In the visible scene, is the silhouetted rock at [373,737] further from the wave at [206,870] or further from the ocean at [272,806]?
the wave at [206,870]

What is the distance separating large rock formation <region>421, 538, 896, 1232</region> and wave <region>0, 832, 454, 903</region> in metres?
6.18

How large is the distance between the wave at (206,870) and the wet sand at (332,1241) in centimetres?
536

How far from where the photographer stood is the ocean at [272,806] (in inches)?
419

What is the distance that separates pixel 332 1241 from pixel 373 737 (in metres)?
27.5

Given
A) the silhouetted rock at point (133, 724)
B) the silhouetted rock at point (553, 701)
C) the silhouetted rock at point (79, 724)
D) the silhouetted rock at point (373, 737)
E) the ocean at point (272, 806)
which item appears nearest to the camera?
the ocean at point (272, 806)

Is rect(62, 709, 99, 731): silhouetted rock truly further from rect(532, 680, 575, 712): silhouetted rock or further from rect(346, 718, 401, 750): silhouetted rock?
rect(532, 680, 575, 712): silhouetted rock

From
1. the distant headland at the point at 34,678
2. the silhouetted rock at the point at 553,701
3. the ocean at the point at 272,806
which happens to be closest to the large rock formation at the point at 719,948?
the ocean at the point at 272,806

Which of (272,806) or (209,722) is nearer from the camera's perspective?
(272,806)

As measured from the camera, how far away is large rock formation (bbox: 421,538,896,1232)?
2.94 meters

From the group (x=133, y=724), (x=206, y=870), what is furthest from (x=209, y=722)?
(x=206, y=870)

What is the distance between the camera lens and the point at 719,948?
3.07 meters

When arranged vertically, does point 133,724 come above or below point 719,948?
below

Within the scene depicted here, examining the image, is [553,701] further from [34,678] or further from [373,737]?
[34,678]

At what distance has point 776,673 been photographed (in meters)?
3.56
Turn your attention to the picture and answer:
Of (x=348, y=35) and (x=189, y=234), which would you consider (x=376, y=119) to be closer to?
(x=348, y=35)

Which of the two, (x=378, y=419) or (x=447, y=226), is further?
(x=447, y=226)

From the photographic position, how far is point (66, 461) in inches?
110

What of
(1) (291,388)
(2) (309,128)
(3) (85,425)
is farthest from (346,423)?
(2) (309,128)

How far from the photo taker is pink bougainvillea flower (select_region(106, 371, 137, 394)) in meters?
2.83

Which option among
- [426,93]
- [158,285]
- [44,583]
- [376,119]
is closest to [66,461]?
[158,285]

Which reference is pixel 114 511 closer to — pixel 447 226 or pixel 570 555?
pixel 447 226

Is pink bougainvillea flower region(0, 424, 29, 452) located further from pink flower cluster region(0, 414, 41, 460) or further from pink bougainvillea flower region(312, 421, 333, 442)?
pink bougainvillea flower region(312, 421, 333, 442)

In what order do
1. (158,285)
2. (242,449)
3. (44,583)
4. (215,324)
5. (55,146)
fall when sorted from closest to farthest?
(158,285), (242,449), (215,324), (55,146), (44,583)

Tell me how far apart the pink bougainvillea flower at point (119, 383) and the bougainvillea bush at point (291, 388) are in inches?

Task brief:
Update the records by replacing every occurrence of "large rock formation" with "large boulder", leaving everything else unchanged.

Task answer:
In the visible scene, is the silhouetted rock at [373,737] further from the wave at [206,870] or further from the ocean at [272,806]?
the wave at [206,870]

What is the distance separating large boulder <region>421, 538, 896, 1232</region> and wave <region>0, 832, 454, 903</region> in metres?
6.18

How large is the distance between the wave at (206,870) and the wet sand at (332,1241) in centimetres?
536

How far from where the photographer stood is the ocean at [272,806] (in inches)?
419

What is the distance that separates pixel 332 1241 from pixel 373 737 (in metres)?
27.5

Given
A) the silhouetted rock at point (133, 724)
B) the silhouetted rock at point (553, 701)
C) the silhouetted rock at point (79, 724)
D) the silhouetted rock at point (373, 737)
E) the ocean at point (272, 806)
which item appears nearest to the camera?
the ocean at point (272, 806)

Is rect(62, 709, 99, 731): silhouetted rock truly further from rect(532, 680, 575, 712): silhouetted rock or further from rect(346, 718, 401, 750): silhouetted rock?
rect(532, 680, 575, 712): silhouetted rock

From
1. the distant headland at the point at 34,678
2. the silhouetted rock at the point at 553,701
3. the ocean at the point at 272,806
which happens to be closest to the large boulder at the point at 719,948?
the ocean at the point at 272,806

Which of (272,806) or (209,722) is nearer from the camera's perspective?
(272,806)

As measured from the camera, how far away is large boulder (bbox: 421,538,896,1232)?
2.94 meters

From the group (x=133, y=724), (x=206, y=870), what is furthest from (x=209, y=722)?
(x=206, y=870)

What is the distance between the camera lens and the point at 719,948?
3.07 meters

When arranged vertically, does point 133,724 come above or below point 719,948?
below

Within the scene depicted here, examining the image, is [553,701] further from [34,678] or further from [373,737]?
[34,678]

At what distance has point 776,673 been photographed (in meters)?
3.56
Turn your attention to the picture and answer:
Of (x=348, y=35) and (x=189, y=234), which would you consider (x=376, y=119) to be closer to?
(x=348, y=35)

Which of the two, (x=378, y=419) or (x=447, y=226), is further?
(x=447, y=226)

From the photographic position, how far is point (66, 461) in inches?
110

What of
(1) (291,388)
(2) (309,128)
(3) (85,425)
is farthest from (346,423)?
(2) (309,128)

How far from the photo taker is pink bougainvillea flower (select_region(106, 371, 137, 394)) in meters?
2.83

Which option among
- [426,93]
- [158,285]
- [44,583]
- [376,119]
is closest to [66,461]?
[158,285]

Which reference is pixel 114 511 closer to — pixel 447 226 or pixel 570 555?
pixel 447 226

Is pink bougainvillea flower region(0, 424, 29, 452) located further from pink flower cluster region(0, 414, 41, 460) or further from pink bougainvillea flower region(312, 421, 333, 442)?
pink bougainvillea flower region(312, 421, 333, 442)

In what order do
1. (158,285)
2. (242,449)
3. (44,583)
4. (215,324)
5. (55,146)
fall when sorted from closest to farthest?
(158,285), (242,449), (215,324), (55,146), (44,583)

Tell me how far apart the pink bougainvillea flower at point (119, 383) and the bougainvillea bush at point (291, 388) are in inches?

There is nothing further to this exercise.